Remember Wisconsin’s hooking of a Foxconn plant? This dormant thread is suddenly interesting again because … it may not happen.
Foxconn is reconsidering plans to make advanced liquid crystal display panels at a $10 billion Wisconsin campus, and said it intends to hire mostly engineers and researchers rather than the manufacturing workforce the project originally promised.
Announced at a White House ceremony in 2017, the 20-million square foot campus marked the largest greenfield investment by a foreign-based company in U.S. history and was praised by President Donald Trump as proof of his ability to revive American manufacturing.
Foxconn, which received controversial state and local incentives for the project, initially planned to manufacture advanced large screen displays for TVs and other consumer and professional products at the facility, which is under construction. It later said it would build smaller LCD screens instead. [NBC News]
Which should be unsurprising. American labor is expensive. This is true in the absence of any other factors which would give Americans an unadulterated advantage, which is to say targeted tariffs are not the answer. Even astronomical taxes on the cheap shipping enabling cheap overseas labor to compete with expensive American labor may not be enough.
And, honestly, I have no idea what will be the answer that preserves high wages for American manufacturing employees, at least in the realm of the reasonable.
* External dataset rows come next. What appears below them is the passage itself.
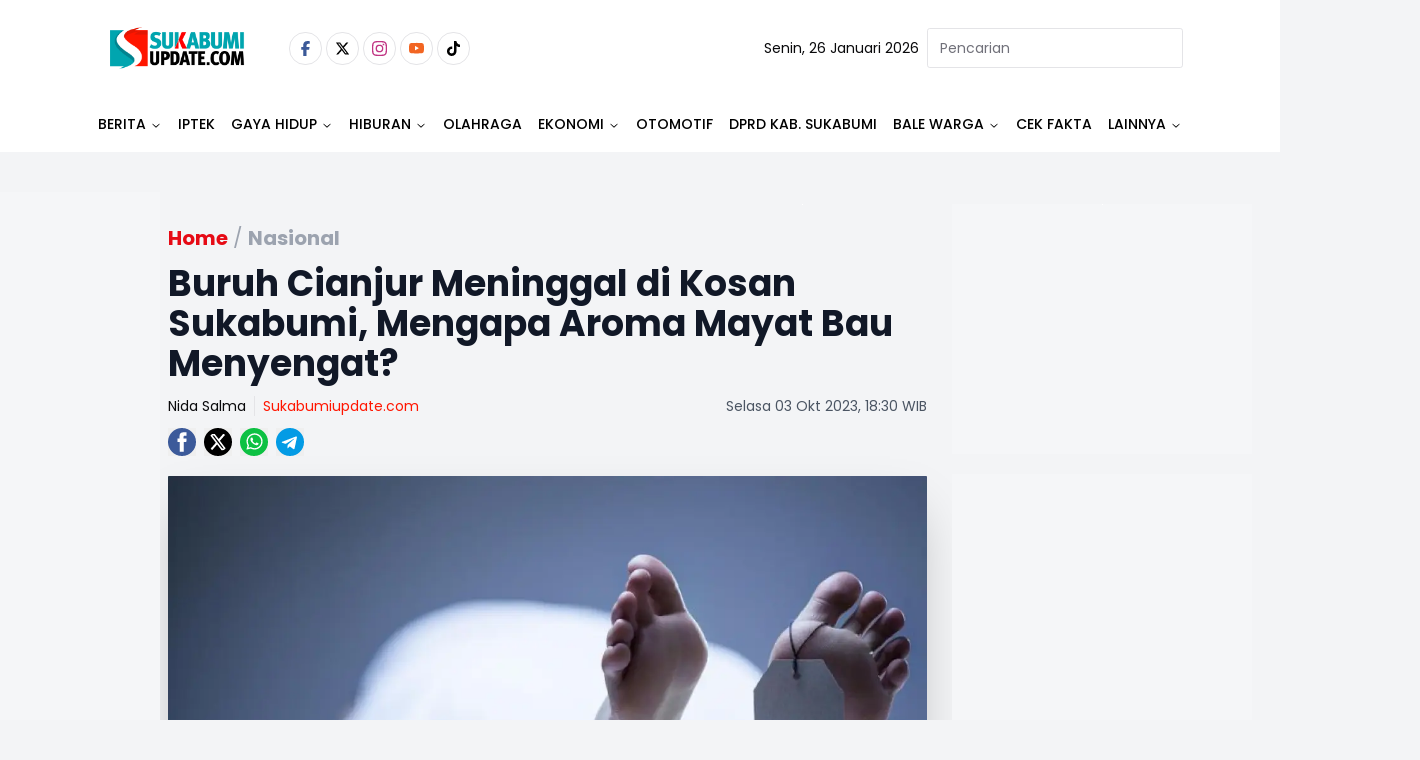

--- FILE ---
content_type: text/html; charset=utf-8
request_url: https://www.google.com/recaptcha/api2/aframe
body_size: 267
content:
<!DOCTYPE HTML><html><head><meta http-equiv="content-type" content="text/html; charset=UTF-8"></head><body><script nonce="cAo3xNVDW7q8Cq0Myrh5OQ">/** Anti-fraud and anti-abuse applications only. See google.com/recaptcha */ try{var clients={'sodar':'https://pagead2.googlesyndication.com/pagead/sodar?'};window.addEventListener("message",function(a){try{if(a.source===window.parent){var b=JSON.parse(a.data);var c=clients[b['id']];if(c){var d=document.createElement('img');d.src=c+b['params']+'&rc='+(localStorage.getItem("rc::a")?sessionStorage.getItem("rc::b"):"");window.document.body.appendChild(d);sessionStorage.setItem("rc::e",parseInt(sessionStorage.getItem("rc::e")||0)+1);localStorage.setItem("rc::h",'1769409818832');}}}catch(b){}});window.parent.postMessage("_grecaptcha_ready", "*");}catch(b){}</script></body></html>

--- FILE ---
content_type: text/html; charset=utf-8
request_url: https://www.google.com/recaptcha/api2/aframe
body_size: -250
content:
<!DOCTYPE HTML><html><head><meta http-equiv="content-type" content="text/html; charset=UTF-8"></head><body><script nonce="on-IW_0vM2iGU1X_IsIpiA">/** Anti-fraud and anti-abuse applications only. See google.com/recaptcha */ try{var clients={'sodar':'https://pagead2.googlesyndication.com/pagead/sodar?'};window.addEventListener("message",function(a){try{if(a.source===window.parent){var b=JSON.parse(a.data);var c=clients[b['id']];if(c){var d=document.createElement('img');d.src=c+b['params']+'&rc='+(localStorage.getItem("rc::a")?sessionStorage.getItem("rc::b"):"");window.document.body.appendChild(d);sessionStorage.setItem("rc::e",parseInt(sessionStorage.getItem("rc::e")||0)+1);localStorage.setItem("rc::h",'1769409819620');}}}catch(b){}});window.parent.postMessage("_grecaptcha_ready", "*");}catch(b){}</script></body></html>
Heck, even unreasonable is hard. The only one that comes to mind is a plague that kill all the non-American manufacturing employees, and that’s both repulsive and unlikely in the extreme.
So what is Foxconn considering?
“In terms of TV, we have no place in the U.S.,” he said in an interview. “We can’t compete.”
When it comes to manufacturing advanced screens for TVs, he added: “If a certain size of display has more supply, whether from China or Japan or Taiwan, we have to change, too.”
Rather than a focus on LCD manufacturing, Foxconn wants to create a “technology hub” in Wisconsin that would largely consist of research facilities along with packaging and assembly operations, Woo said. It would also produce specialized tech products for industrial, healthcare, and professional applications, he added.
Hello, knowledge workers. I doubt Foxconn‘ll ever make it to the project 13,000 workers. And that’s the real failure of the Scott Walker bribe. It’s not that it won’t recoup the bribe, because that’s not the goal – it’s great if you do, but Wisconsin’s real goal was to help the manufacturing sector. It appears this will be chalked up as another Walker failure, although he and his successors will kick dirt in the face of manufacturing employees as they wiggle around trying to take credit for getting a research campus, instead.